[Quoted text]:
3/26/06 10:17 pm - A Tortoise Update...

This is some SERIOUS crap, guys. Okay, there was this tortoise that just died that was a flippin' TWO HUNDRED AND FIFTY YEARS OLD. The thing was alive IN THE 1700's, like with GEORGE FLIPPIN' WASHINGTON. They could have been FRIENDS. For a LONG TIME. I don't think the turtles should be allowed to live that long, it's INSANE. It broke the law of COOLNESS when it hit 100. But it just had to breathe for ONE HUNDRED AND FIFTY MORE YEARS. Then it just like died. Got tired of LIVING so FLIPPIN' LONG.
Good for it. It's awesome, really. I'll post later, people, when something BIG happens in my life. Peace.

2/13/06 02:23 pm - A post.

I posted. Happy? Do not be forlorn--I will post yet again.

1/16/06 09:44 pm - I'm not dead, just a giant bore.

Well, LJ probably wants a divorce from me by now. We don't communicate enough, and I've drifted. I still love you, baby. Yeah... well, I'm still waiting for motivation for school. It'll come along soon and kick me in the butt. Shouldn't be too bad if I put my mind to it. I emptied a large percentage of my bank account into a new Jackson guitar. Black with flame fret inlays--perrty. Maybe it will inspire me to get really good, but probably not. Made a bad decision last Monday--accepted one of Lucius's former students invitation to play with their band at some random guy's (drummer) house. They were super talented and it was refreshing to finally play in a group, but it was gettin fairly disgusting. All the depressing sinful ways of the world were pouring from them. Needless to say, I didn't respond to trash-mouthed guitar virtuoso's cell call just now. Oh, how I get myself into things. I need to read the Word.

[Excerpted data]:
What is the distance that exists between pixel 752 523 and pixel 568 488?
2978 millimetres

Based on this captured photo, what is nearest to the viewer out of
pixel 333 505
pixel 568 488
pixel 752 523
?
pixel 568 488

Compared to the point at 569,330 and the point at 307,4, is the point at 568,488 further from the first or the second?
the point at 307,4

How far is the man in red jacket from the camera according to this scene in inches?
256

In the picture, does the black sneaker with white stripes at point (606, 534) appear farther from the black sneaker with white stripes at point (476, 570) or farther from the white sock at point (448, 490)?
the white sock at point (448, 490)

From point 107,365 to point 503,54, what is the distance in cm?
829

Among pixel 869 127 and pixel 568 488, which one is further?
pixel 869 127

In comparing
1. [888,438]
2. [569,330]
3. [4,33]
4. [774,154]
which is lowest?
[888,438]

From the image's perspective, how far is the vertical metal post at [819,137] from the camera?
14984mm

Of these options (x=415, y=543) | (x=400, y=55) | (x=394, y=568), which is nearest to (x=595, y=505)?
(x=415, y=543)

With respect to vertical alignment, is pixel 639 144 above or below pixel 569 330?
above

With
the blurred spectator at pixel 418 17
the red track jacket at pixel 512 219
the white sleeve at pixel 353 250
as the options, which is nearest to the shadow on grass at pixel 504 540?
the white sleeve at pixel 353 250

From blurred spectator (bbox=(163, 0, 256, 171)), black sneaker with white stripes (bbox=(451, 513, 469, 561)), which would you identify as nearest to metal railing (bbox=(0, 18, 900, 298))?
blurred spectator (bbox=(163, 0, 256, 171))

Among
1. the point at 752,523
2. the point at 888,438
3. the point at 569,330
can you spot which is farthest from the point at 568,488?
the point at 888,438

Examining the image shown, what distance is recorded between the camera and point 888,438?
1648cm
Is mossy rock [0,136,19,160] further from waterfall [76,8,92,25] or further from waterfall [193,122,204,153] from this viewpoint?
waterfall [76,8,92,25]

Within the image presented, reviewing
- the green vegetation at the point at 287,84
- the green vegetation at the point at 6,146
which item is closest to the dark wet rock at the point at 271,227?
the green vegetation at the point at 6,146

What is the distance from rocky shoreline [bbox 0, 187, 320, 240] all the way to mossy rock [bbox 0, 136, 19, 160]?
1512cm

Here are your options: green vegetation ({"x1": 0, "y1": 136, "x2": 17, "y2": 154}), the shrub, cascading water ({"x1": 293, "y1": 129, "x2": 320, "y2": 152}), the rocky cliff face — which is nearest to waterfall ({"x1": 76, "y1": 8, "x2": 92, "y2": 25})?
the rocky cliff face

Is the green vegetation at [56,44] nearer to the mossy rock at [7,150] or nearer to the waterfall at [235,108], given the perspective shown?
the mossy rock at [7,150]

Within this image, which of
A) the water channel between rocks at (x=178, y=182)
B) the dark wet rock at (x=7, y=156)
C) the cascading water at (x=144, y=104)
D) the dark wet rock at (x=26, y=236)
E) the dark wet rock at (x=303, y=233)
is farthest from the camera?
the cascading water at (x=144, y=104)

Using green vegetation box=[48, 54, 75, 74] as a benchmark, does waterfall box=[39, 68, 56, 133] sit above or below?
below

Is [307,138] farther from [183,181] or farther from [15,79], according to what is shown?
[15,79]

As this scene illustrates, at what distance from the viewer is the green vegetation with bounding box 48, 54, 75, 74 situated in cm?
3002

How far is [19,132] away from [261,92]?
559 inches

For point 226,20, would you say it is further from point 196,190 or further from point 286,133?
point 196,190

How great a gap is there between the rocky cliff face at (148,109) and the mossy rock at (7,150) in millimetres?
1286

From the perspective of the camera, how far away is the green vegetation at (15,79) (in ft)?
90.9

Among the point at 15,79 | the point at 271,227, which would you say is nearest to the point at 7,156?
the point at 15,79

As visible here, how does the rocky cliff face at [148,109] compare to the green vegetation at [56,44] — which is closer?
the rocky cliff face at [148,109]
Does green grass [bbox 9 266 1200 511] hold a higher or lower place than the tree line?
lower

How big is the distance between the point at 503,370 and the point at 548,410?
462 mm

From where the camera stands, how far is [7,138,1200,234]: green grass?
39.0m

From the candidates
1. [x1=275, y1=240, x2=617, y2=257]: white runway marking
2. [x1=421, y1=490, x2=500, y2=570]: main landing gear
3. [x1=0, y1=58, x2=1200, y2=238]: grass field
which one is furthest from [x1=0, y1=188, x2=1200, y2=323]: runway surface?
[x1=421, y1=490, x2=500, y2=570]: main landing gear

[Written task A]:
Could you quote the journal entries word for word, from start to finish?
[Written task B]:
Can you print the listing lines starting with the line that contains "Within this image, which of" and going on through the end of the listing, both ends included, and nothing else?

[Expected output A]:
3/26/06 10:17 pm - A Tortoise Update...

This is some SERIOUS crap, guys. Okay, there was this tortoise that just died that was a flippin' TWO HUNDRED AND FIFTY YEARS OLD. The thing was alive IN THE 1700's, like with GEORGE FLIPPIN' WASHINGTON. They could have been FRIENDS. For a LONG TIME. I don't think the turtles should be allowed to live that long, it's INSANE. It broke the law of COOLNESS when it hit 100. But it just had to breathe for ONE HUNDRED AND FIFTY MORE YEARS. Then it just like died. Got tired of LIVING so FLIPPIN' LONG.
Good for it. It's awesome, really. I'll post later, people, when something BIG happens in my life. Peace.

2/13/06 02:23 pm - A post.

I posted. Happy? Do not be forlorn--I will post yet again.

1/16/06 09:44 pm - I'm not dead, just a giant bore.

Well, LJ probably wants a divorce from me by now. We don't communicate enough, and I've drifted. I still love you, baby. Yeah... well, I'm still waiting for motivation for school. It'll come along soon and kick me in the butt. Shouldn't be too bad if I put my mind to it. I emptied a large percentage of my bank account into a new Jackson guitar. Black with flame fret inlays--perrty. Maybe it will inspire me to get really good, but probably not. Made a bad decision last Monday--accepted one of Lucius's former students invitation to play with their band at some random guy's (drummer) house. They were super talented and it was refreshing to finally play in a group, but it was gettin fairly disgusting. All the depressing sinful ways of the world were pouring from them. Needless to say, I didn't respond to trash-mouthed guitar virtuoso's cell call just now. Oh, how I get myself into things. I need to read the Word.

[Expected output B]:
Within this image, which of
A) the water channel between rocks at (x=178, y=182)
B) the dark wet rock at (x=7, y=156)
C) the cascading water at (x=144, y=104)
D) the dark wet rock at (x=26, y=236)
E) the dark wet rock at (x=303, y=233)
is farthest from the camera?
the cascading water at (x=144, y=104)

Using green vegetation box=[48, 54, 75, 74] as a benchmark, does waterfall box=[39, 68, 56, 133] sit above or below?
below

Is [307,138] farther from [183,181] or farther from [15,79], according to what is shown?
[15,79]

As this scene illustrates, at what distance from the viewer is the green vegetation with bounding box 48, 54, 75, 74 situated in cm?
3002

How far is [19,132] away from [261,92]?
559 inches

For point 226,20, would you say it is further from point 196,190 or further from point 286,133?
point 196,190

How great a gap is there between the rocky cliff face at (148,109) and the mossy rock at (7,150) in millimetres?
1286

From the perspective of the camera, how far away is the green vegetation at (15,79) (in ft)?
90.9

Among the point at 15,79 | the point at 271,227, which would you say is nearest to the point at 7,156?
the point at 15,79

As visible here, how does the rocky cliff face at [148,109] compare to the green vegetation at [56,44] — which is closer?
the rocky cliff face at [148,109]
Does green grass [bbox 9 266 1200 511] hold a higher or lower place than the tree line?
lower

How big is the distance between the point at 503,370 and the point at 548,410?
462 mm

From where the camera stands, how far is [7,138,1200,234]: green grass?
39.0m

From the candidates
1. [x1=275, y1=240, x2=617, y2=257]: white runway marking
2. [x1=421, y1=490, x2=500, y2=570]: main landing gear
3. [x1=0, y1=58, x2=1200, y2=238]: grass field
which one is furthest from [x1=0, y1=188, x2=1200, y2=323]: runway surface?
[x1=421, y1=490, x2=500, y2=570]: main landing gear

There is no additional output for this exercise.